Finances are still a rough time due to having to pay out of pocket for school this semester.

Weight isn't moving due to me being an Emotional eater. Feeling blue? Have a hot fudge sundae or maybe a package of cookies with a huge glass of milk. Okay a little sarcasm on that last part. But it is bad....I assure you.

And then there is the fact that somehow breastfeeding uncovered seems to have altered who is my friend or comfortable to be around me. I have suppressed writing or talking about this because for fear of putting my best friend in the middle and thus possibly losing her as well due to making her uncomfortable with this ridiculous situation. And I repeat ridiculous. Because if you can wear a bikini on the beach around other people's spouses or men in general then me breastfeeding discreetly uncovered shouldn't be an issue.

See my struggle lately?

Then I tell myself clearly God hasn't planned for them to remain in my circle of friends if something this silly can cause this big of a concern. You get the picture.

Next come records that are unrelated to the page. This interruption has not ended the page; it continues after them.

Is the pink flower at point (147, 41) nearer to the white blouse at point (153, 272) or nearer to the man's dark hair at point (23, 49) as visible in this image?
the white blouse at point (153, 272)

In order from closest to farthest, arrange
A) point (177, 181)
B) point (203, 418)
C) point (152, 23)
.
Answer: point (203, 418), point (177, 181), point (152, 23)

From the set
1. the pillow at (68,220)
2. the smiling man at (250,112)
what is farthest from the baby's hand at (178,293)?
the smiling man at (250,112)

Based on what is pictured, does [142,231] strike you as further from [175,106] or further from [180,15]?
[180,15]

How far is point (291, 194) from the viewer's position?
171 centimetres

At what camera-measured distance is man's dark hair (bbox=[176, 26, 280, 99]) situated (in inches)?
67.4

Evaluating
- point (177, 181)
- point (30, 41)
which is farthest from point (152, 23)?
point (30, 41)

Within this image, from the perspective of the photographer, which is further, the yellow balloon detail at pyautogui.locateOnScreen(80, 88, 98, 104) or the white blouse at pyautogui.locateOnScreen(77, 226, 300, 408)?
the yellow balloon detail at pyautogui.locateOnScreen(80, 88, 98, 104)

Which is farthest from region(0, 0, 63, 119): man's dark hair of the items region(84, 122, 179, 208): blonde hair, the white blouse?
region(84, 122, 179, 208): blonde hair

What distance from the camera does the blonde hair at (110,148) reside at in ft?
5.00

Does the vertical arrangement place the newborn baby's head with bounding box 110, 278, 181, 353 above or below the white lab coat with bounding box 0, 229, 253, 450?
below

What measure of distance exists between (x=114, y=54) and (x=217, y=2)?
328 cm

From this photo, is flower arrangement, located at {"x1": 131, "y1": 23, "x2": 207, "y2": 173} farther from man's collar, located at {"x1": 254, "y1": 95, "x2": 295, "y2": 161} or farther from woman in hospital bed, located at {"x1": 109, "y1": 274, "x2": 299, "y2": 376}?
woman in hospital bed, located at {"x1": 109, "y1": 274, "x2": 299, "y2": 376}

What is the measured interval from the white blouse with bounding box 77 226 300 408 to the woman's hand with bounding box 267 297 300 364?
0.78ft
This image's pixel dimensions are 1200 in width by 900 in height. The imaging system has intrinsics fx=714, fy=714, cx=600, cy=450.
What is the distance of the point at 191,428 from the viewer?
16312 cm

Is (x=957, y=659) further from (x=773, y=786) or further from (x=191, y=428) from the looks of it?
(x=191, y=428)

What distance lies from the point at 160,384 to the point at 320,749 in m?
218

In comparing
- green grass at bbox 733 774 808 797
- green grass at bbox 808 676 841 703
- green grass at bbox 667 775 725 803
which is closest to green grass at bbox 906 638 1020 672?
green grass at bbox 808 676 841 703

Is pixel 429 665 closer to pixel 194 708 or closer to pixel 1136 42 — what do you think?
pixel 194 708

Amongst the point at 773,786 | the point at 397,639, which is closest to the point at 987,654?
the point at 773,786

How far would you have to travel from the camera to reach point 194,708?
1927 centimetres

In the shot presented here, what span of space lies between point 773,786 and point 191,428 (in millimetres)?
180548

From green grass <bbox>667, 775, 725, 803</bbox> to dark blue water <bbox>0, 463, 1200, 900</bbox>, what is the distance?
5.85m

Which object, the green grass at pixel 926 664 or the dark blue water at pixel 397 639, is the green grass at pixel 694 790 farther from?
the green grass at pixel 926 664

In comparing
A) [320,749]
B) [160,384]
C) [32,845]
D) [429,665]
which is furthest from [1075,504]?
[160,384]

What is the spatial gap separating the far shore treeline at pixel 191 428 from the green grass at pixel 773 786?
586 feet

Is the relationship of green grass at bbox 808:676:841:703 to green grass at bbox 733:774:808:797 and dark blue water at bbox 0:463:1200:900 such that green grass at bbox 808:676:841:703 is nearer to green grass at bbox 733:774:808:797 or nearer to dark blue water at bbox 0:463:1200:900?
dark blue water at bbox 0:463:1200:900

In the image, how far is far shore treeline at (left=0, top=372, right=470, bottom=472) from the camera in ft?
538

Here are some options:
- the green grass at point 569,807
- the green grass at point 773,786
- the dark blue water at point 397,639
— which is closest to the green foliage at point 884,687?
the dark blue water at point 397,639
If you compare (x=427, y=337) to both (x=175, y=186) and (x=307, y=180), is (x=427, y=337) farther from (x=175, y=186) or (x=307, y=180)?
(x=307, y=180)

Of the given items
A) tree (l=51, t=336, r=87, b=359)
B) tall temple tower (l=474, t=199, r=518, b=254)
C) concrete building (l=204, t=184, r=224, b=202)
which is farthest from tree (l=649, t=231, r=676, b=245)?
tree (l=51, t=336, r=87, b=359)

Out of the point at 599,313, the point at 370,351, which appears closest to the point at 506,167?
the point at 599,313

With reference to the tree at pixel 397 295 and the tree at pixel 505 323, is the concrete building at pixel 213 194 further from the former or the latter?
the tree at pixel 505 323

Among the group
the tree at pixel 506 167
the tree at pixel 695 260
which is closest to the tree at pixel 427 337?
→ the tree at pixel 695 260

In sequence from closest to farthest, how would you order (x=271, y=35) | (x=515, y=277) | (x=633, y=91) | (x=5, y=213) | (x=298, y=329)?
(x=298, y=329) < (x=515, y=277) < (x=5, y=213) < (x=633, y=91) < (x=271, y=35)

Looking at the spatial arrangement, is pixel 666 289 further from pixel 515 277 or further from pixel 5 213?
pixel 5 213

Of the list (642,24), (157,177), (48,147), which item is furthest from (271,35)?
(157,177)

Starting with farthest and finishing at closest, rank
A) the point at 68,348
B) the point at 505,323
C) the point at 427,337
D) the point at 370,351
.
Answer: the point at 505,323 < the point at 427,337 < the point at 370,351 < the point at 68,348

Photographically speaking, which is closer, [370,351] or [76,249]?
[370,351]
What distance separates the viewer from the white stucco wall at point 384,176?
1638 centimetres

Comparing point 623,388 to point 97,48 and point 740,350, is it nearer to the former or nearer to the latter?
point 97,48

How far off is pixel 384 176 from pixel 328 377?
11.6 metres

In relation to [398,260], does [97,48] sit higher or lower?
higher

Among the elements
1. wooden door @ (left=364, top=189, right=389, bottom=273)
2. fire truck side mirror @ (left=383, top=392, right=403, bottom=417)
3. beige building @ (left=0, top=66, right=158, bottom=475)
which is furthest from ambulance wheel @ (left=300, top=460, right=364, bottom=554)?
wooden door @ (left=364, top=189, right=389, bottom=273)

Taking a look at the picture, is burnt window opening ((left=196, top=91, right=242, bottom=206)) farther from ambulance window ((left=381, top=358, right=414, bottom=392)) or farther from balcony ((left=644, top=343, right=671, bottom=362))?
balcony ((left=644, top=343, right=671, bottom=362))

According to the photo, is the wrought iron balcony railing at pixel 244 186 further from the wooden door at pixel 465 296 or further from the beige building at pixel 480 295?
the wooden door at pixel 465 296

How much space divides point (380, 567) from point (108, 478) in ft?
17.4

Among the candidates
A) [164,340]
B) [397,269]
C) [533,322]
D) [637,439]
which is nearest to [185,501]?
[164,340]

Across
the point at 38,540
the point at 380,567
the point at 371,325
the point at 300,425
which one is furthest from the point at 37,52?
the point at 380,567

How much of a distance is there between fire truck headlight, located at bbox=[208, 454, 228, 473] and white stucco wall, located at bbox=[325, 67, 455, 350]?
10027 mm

So my hope is that God will continue to lead the path in our lives.  Be it with weight loss, diet and exercise or our circle of friends. That he will prepare my body for another healthy pregnancy and at the same time help us get a better handle on our finances. That God will dream for me so I can better see the plans he has for me in this life.

*sigh*  things will get better. Because they say though sorrow may last for the night;  joy comes in the morning.